THINGS TO DO =>
1. In the passage on tooth whitening, rename "wine vinegar" as "white vinegar" and write out the section starting with "The quest for" and going on through "procedure performed today.".
2. According to the passage on tooth whitening, why do teeth look yellow when the enamel is thin?

SOURCE TEXT =>
───

The quest for a whiter and brighter smile dates back to ancient civilizations. The Egyptians equated white teeth with wealth. So, they mixed wine vinegar with crushed pumice stone and brushed it on their teeth with frayed sticks. The Romans also valued a bright smile but used a less desirable method. Their technique involved using urine! Luckily, it was quickly discovered that it was the ammonia found in urine that acted as a bleaching agent. Thankfully, that practice was abandoned. It wasn’t until the 1980’s that a safe and effective way to bleach our teeth was perfected. Since then, tooth whitening has become the number one cosmetic dentistry procedure performed today.
There are several reasons that our teeth can appear dull or yellow. Genetics plays a large role in determining the color of your teeth. If your parents had a yellow tooth color, chances are your teeth will not be bright white. Just as each person has a specific skin tone, teeth have different shades that make up the color of the enamel. Brown, yellow and gray are some of the natural shades of otherwise white teeth, and the depth of color varies across a spectrum from light to dark. Teeth also look yellow when the enamel is thin and the dentin underneath shows through. Dentin is a deep yellow to brownish material inside your teeth under the enamel, and it’s often responsible for the yellow color you see when you look in the mirror. Thick enamel covers up the dentin but teeth ultimately turn yellow as you get older, when enamel thins and lifestyle choices such as drinking coffee or smoking can further discolor your teeth.

───

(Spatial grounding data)
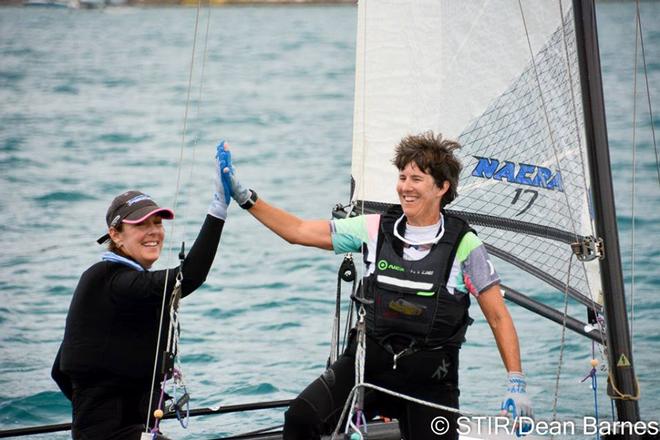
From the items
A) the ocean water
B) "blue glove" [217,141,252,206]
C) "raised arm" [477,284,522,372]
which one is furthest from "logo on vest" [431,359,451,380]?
the ocean water

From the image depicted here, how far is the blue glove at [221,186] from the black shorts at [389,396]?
0.59 meters

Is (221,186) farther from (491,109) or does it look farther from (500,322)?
(491,109)

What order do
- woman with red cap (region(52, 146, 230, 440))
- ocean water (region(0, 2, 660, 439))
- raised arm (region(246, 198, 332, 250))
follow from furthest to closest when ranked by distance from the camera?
ocean water (region(0, 2, 660, 439)) → raised arm (region(246, 198, 332, 250)) → woman with red cap (region(52, 146, 230, 440))

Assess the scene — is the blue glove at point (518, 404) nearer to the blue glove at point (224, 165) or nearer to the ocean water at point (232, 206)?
the blue glove at point (224, 165)

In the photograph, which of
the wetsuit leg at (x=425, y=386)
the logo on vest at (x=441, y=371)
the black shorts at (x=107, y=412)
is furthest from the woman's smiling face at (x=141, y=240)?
the logo on vest at (x=441, y=371)

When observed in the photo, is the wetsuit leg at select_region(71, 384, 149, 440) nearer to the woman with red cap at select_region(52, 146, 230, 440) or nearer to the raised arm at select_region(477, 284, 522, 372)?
the woman with red cap at select_region(52, 146, 230, 440)

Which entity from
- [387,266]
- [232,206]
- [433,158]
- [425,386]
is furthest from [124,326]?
[232,206]

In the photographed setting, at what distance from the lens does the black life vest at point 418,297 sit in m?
3.60

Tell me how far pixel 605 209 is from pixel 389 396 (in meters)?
0.95

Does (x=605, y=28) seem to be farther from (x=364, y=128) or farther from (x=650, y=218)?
(x=364, y=128)

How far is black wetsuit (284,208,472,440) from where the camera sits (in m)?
3.60

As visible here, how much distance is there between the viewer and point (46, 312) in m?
8.59

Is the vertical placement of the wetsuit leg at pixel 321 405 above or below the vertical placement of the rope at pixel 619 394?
below

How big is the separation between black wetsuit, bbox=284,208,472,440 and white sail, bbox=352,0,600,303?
0.86 m
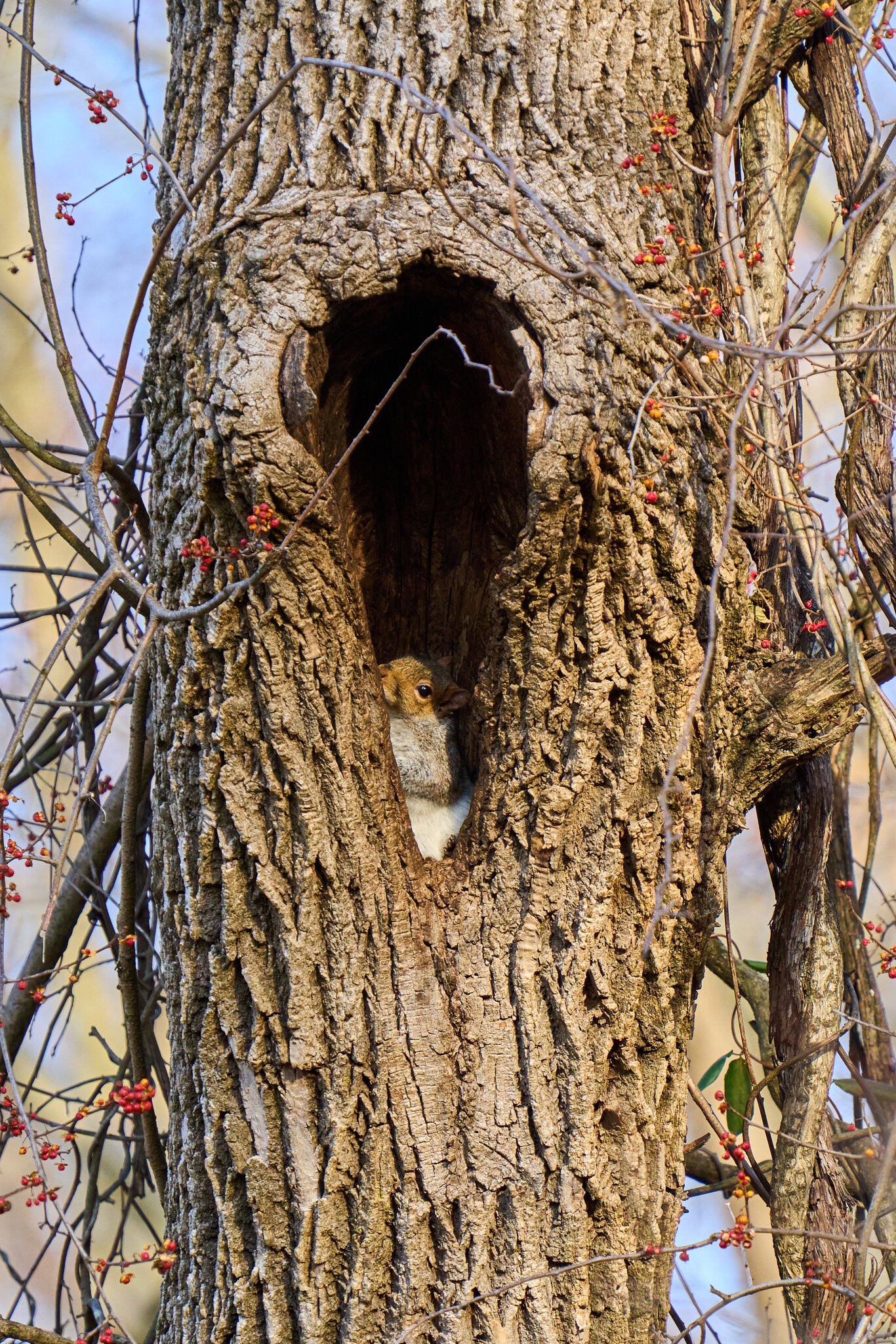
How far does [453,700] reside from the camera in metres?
3.12

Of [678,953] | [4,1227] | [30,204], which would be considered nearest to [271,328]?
[30,204]

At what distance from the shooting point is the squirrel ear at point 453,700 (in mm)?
3041

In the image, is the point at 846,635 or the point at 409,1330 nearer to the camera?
the point at 409,1330

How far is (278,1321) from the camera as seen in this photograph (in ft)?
6.18

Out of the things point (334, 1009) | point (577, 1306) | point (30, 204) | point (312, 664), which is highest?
point (30, 204)

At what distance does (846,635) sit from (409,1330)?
141 cm

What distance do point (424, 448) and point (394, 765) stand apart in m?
0.82

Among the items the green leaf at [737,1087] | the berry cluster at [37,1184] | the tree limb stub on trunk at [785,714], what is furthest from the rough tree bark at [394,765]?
the green leaf at [737,1087]

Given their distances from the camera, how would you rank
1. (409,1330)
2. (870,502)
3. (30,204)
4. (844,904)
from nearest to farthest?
1. (409,1330)
2. (30,204)
3. (870,502)
4. (844,904)

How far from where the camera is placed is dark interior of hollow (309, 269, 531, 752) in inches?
79.5

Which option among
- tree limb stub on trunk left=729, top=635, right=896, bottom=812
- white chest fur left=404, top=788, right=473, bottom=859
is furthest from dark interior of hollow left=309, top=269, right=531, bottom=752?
tree limb stub on trunk left=729, top=635, right=896, bottom=812

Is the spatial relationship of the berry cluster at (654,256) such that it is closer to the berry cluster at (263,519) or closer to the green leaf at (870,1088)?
the berry cluster at (263,519)

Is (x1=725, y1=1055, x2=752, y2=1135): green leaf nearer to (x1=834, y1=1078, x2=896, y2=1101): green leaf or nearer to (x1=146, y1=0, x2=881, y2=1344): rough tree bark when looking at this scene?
(x1=834, y1=1078, x2=896, y2=1101): green leaf

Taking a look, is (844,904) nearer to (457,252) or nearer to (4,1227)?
(457,252)
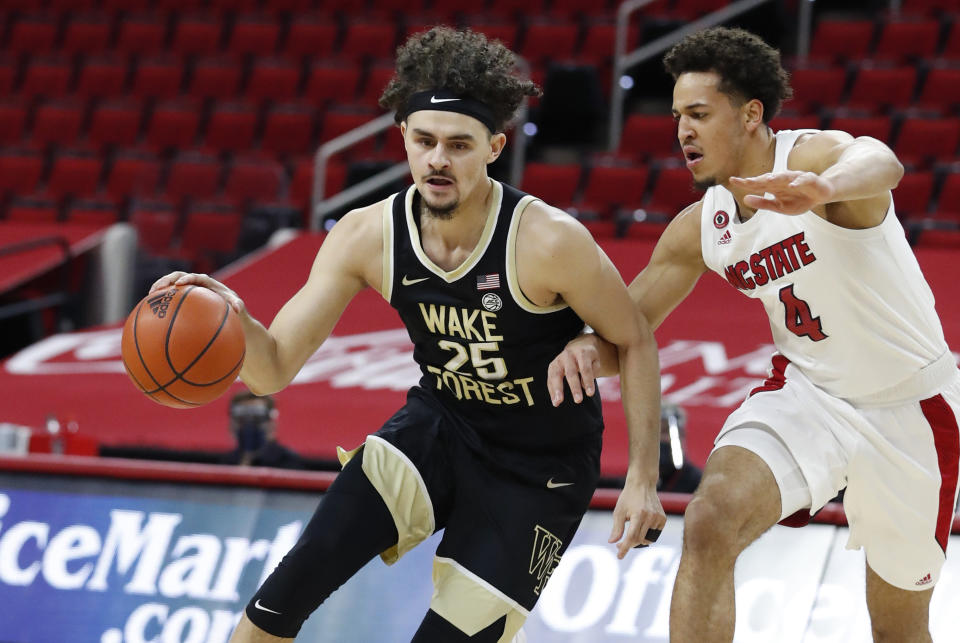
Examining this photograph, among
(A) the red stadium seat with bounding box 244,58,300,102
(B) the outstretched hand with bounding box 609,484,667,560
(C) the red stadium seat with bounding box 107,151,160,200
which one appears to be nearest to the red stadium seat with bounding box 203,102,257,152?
(A) the red stadium seat with bounding box 244,58,300,102

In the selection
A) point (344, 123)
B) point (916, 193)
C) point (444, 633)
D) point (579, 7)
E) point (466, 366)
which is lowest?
point (444, 633)

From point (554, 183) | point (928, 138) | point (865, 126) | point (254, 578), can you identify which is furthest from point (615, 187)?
point (254, 578)

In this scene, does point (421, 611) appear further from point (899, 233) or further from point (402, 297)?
point (899, 233)

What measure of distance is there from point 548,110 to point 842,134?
8414mm

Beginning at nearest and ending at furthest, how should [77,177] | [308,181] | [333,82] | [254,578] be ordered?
1. [254,578]
2. [308,181]
3. [77,177]
4. [333,82]

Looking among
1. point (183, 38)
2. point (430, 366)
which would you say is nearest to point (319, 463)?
point (430, 366)

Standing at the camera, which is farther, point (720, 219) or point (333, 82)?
point (333, 82)

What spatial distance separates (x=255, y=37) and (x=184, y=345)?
34.5 feet

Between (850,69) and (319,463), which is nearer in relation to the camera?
(319,463)

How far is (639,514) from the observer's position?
3500 mm

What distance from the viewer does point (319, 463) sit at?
22.4 feet

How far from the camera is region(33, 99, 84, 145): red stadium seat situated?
12.9 meters

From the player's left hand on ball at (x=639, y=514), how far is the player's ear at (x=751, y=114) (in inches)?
42.4

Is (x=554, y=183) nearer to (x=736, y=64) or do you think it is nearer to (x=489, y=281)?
(x=736, y=64)
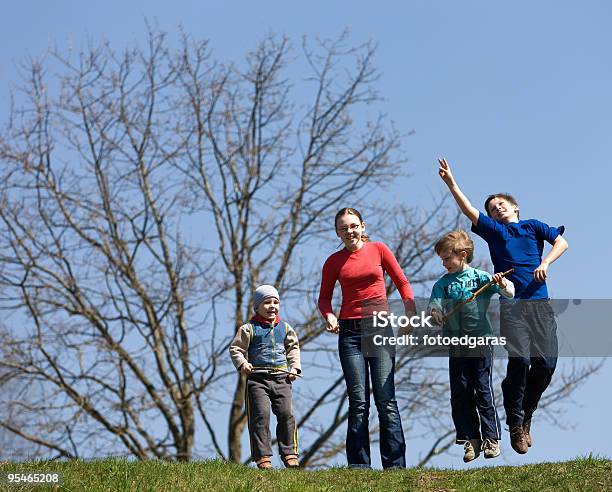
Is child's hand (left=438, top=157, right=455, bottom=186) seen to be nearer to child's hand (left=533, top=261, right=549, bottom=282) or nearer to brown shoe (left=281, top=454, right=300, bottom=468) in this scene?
child's hand (left=533, top=261, right=549, bottom=282)

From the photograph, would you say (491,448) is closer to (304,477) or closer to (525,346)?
(525,346)

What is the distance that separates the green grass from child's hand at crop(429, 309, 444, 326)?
118 centimetres

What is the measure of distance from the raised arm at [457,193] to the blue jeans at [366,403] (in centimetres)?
120

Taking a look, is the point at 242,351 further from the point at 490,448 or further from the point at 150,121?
the point at 150,121

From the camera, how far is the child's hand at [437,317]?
792 cm

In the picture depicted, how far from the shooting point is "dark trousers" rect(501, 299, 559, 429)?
7.90m

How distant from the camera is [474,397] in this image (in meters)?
7.91

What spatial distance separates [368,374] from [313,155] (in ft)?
34.2

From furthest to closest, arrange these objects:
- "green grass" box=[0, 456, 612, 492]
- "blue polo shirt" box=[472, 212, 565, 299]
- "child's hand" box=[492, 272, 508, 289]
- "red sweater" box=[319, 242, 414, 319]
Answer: "red sweater" box=[319, 242, 414, 319], "blue polo shirt" box=[472, 212, 565, 299], "child's hand" box=[492, 272, 508, 289], "green grass" box=[0, 456, 612, 492]

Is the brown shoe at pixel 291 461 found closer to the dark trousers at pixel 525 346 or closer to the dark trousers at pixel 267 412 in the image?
the dark trousers at pixel 267 412

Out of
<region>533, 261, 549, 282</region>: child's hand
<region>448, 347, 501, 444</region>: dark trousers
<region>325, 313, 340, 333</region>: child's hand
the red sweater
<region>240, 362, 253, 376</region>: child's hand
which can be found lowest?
<region>448, 347, 501, 444</region>: dark trousers

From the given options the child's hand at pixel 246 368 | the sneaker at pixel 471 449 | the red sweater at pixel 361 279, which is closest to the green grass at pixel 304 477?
the sneaker at pixel 471 449

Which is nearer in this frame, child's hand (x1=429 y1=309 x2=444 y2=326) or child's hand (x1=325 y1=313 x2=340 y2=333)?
child's hand (x1=429 y1=309 x2=444 y2=326)

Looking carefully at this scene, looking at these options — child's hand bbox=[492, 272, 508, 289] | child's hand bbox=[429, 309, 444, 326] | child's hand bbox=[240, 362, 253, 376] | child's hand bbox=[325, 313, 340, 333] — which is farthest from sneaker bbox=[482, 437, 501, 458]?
child's hand bbox=[240, 362, 253, 376]
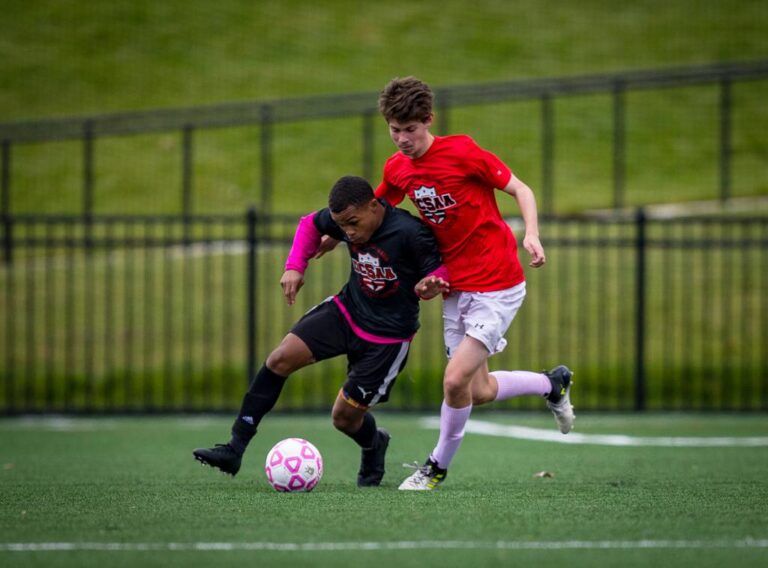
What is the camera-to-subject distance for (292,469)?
6.16m

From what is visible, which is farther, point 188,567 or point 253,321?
point 253,321

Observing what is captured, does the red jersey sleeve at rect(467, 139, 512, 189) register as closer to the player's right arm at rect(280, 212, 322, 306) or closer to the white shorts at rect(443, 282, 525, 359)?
the white shorts at rect(443, 282, 525, 359)

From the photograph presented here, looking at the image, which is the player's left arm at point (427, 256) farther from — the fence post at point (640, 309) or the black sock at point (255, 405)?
the fence post at point (640, 309)

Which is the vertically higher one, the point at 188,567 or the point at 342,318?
the point at 342,318

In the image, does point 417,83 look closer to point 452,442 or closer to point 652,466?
point 452,442

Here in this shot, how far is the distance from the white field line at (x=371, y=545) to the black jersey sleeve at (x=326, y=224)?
2.22m

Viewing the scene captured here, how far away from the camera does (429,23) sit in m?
31.4

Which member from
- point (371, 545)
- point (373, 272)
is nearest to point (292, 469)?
point (373, 272)

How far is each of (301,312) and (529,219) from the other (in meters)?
9.77

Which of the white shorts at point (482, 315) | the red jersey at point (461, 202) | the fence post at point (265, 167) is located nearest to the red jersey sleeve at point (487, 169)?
the red jersey at point (461, 202)

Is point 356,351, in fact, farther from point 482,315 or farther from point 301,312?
point 301,312

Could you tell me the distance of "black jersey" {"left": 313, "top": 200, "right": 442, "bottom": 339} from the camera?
6.20 m

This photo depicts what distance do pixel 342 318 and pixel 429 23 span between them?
85.3 feet

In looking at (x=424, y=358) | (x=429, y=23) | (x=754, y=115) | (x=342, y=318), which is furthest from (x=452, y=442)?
(x=429, y=23)
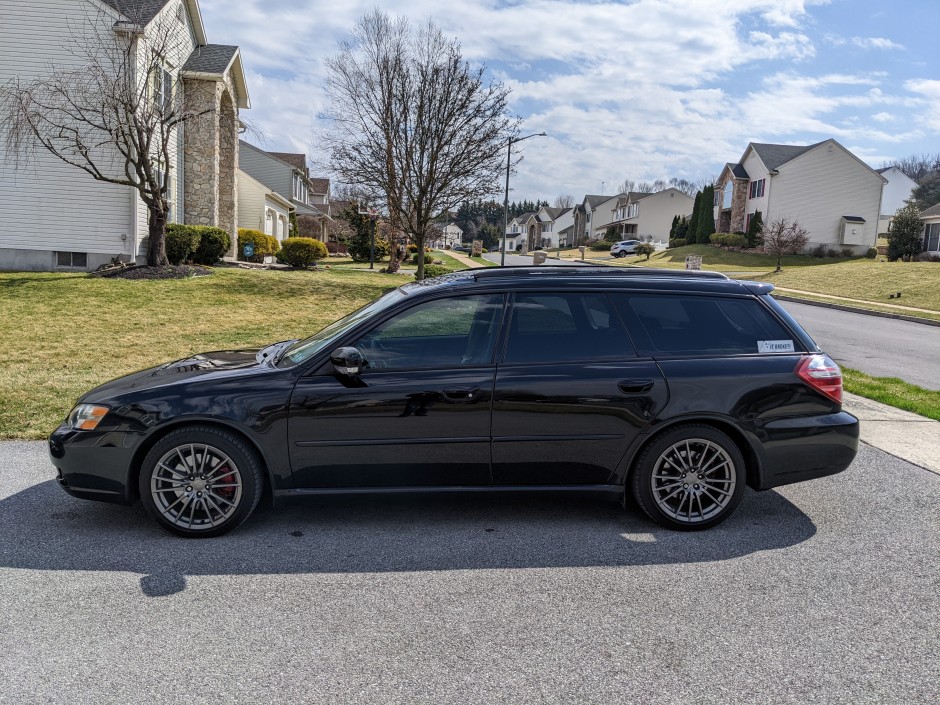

───

ANSWERS PER TASK =>
1.
The quest for a whiter and brighter smile dates back to ancient civilizations. The Egyptians equated white teeth with wealth. So, they mixed white vinegar with crushed pumice stone and brushed it on their teeth with frayed sticks. The Romans also valued a bright smile but used a less desirable method. Their technique involved using urine! Luckily, it was quickly discovered that it was the ammonia found in urine that acted as a bleaching agent. Thankfully, that practice was abandoned. It wasn’t until the 1980’s that a safe and effective way to bleach our teeth was perfected. Since then, tooth whitening has become the number one cosmetic dentistry procedure performed today.

2. When the enamel is thin, the dentin underneath shows through. Dentin is a deep yellow to brownish material inside the teeth under the enamel.